All of the data must be printed exactly; please include every line.

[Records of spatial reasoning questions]
— START —

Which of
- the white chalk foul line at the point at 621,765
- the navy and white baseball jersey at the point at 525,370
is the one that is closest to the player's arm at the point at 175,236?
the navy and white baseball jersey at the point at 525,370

— END —

→ **EXPECTED OUTPUT**
Which of
- the white chalk foul line at the point at 621,765
- the navy and white baseball jersey at the point at 525,370
is the one that is closest to the player's arm at the point at 175,236?
the navy and white baseball jersey at the point at 525,370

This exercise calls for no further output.